The Sapporo International Snow Sculpture Competition: The ALTs who became “Team New Zealand”
by Sofara Aiono
It’s not every day that one is asked to represent their country in an event in which they have absolutely no experience, or knowledge about. So when I was asked to fill a spot on a special team and told casually, “Yeah, nah, you’ll pick it up in no time”, I excitedly made preparations for another level of cold. The team was the New Zealand Snow Sculpture team, and we became part of the 65th Sapporo Snow Festival – a major highlight of the Japanese calendar. Having to borrow all my snow gear from fellow team members, it would seem bizarre for a guy coming from the tropical islands of the South Pacific to want to go anywhere near the sub zero conditions of Hokkaido! However, my whole experience in Japan so far has been lived according to the principle of ‘YOLO’, so I eagerly jumped on board.
In its 41st year, the International Snow Sculpture Competition welcomed nine national and municipal teams: Hawaii, Hong Kong, Malaysia, New Zealand, Poland, Singapore, Thailand, and Sapporo Sister City teams Daejeon, Korea and Portland, Oregon. Unlike other sculptures at the Snow Festival that are prepared well before the opening day, the International Competition is a work in progress over four days, giving attendants the chance to interact with the competitors. Although it can sometimes feel like being an attraction in a zoo behind a roped area, it is a fantastic opportunity for Japanese visitors and local elementary schools to practice their English.
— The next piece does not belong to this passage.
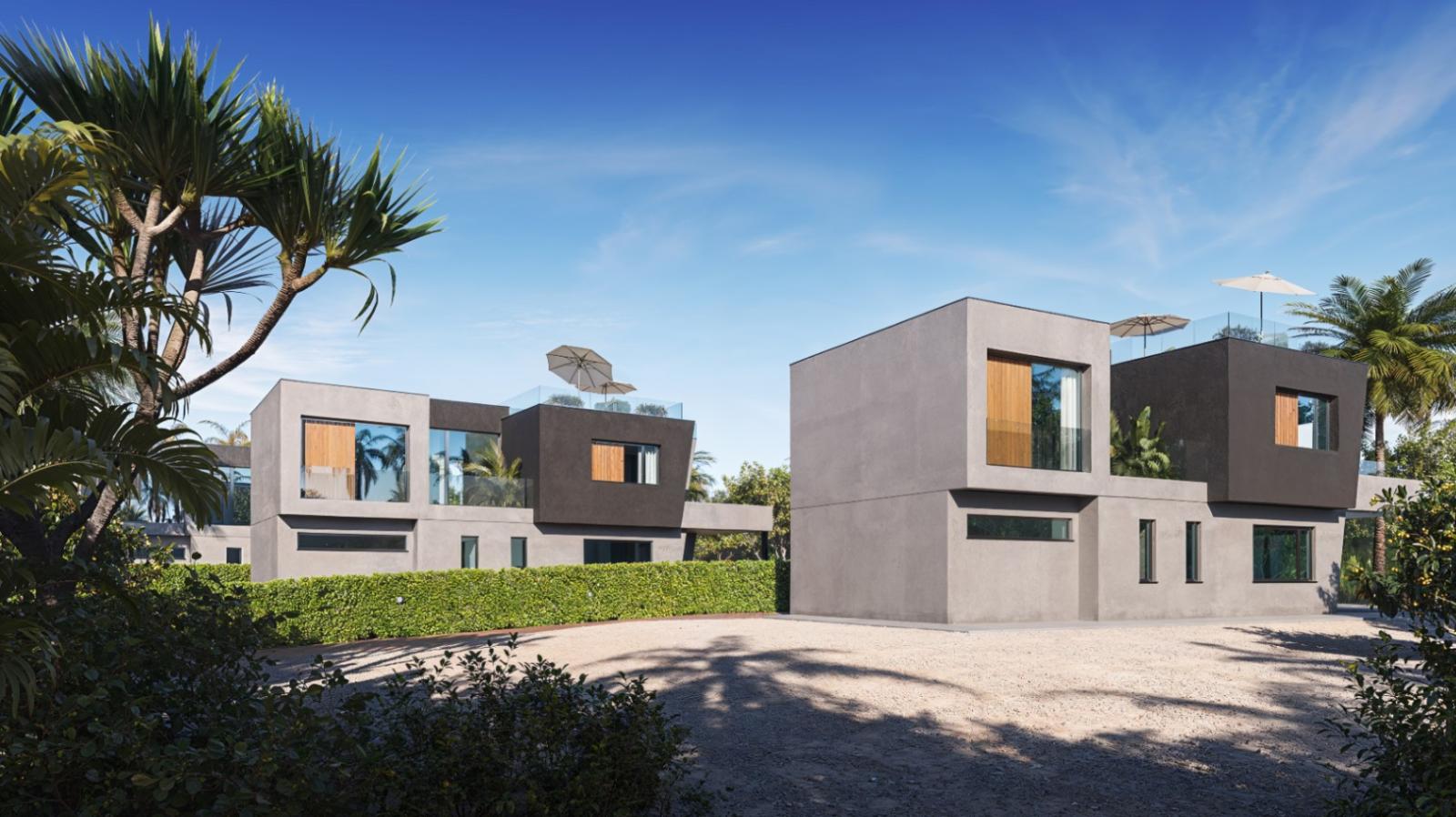 Villa en Venta en Calpe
Internationalization at its best!
As with anything typically Kiwi, our three man team was made up of three JET ALTs with no funding, decent tools or team uniforms; but what we lacked in professional sponsorship, we made up for in enthusiasm and the ability to support the local economy with a love of Sapporo beer. Mata has participated in the event four times since coming to Japan and has a background in the art of traditional Maori carving, whilst our second team member Simon Daly (Hokkaido ALT) has been part of the team for five years, and like me, had joined as a first year ALT with no experience. It should be stated here that the teams we were up against were highly skilled professionals with some heavy financial backing. I’m talking about artists and speciality chefs (the ones that craft butter/ice/sugar sculptures in fancy restaurants), who are selected from many applicants. Team Hawaii were flown to Sapporo in business class by their major sponsor, Hawaiian Airlines, and they were even being paid overtime to be at the event! By comparison, our team took five days of nenkyu each and paid our own travel arrangements.
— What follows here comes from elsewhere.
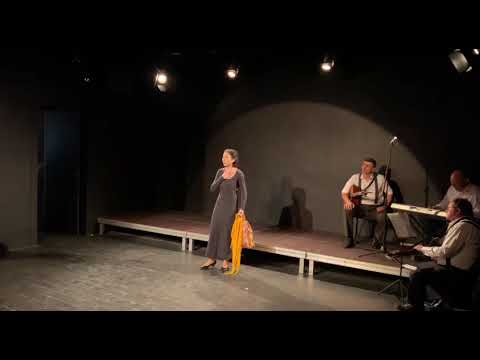 Видео: “На тот Большак” Мари Ануар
Although the team largely decides the design of the sculpture, most team sponsors request that it reflects an aspect of their home country. This year, our master sculptor Matarahi ‘Mata’ Skipper (Saijo ALT), proposed a classic rugby ball and the iconic Silver Fern: two symbols that are largely synonymous with our country in the international sporting arena.
So how did three giant Kiwi lads find themselves competing against some renowned sculpture professionals? Long story short, funding cuts and a change of leadership from our primary sponsor meant that the only way to still have a team, was to have a team that could fund themselves. Luckily, the New Zealand Embassy in Tokyo were willing to sponsor our entry, even though they couldn’t provide financial back up.
From my experience this year, it would be inaccurate to call this event a ‘competition’, because there were no bitter rivalries to be found. Even on the first day, we were borrowing tools from our better-equipped Singaporean friends, sharing Cantonese and Korean meals, kampai-ing over Polish vodka and laughing big hearty laughs with the Hawaiians and Portlanders.
Although Team New Zealand didn’t get a placing, (see winner on the left by Daejeon, Korea), I feel truly blessed to have been part of this event, and the festival as a whole. Making new friends and sharing cultural experiences in one of the most aesthetically beautiful, foreign-friendly and open-minded cities in Japan has become one of my best memories here so far. It reminded me why I made the decision to become a ‘gaijin’ in this special country.
I highly recommend visiting the Sapporo Snow Festival, or at least visiting Sapporo once during your time in Japan – with a liberal atmosphere in the night-life district of Susukino, some of the best seafood and beverage in the land, a fascinating history of the indigenous Ainu people, and of course, that classic Japanese omotenashi that we’ve all come to appreciate, there are many great reasons to visit.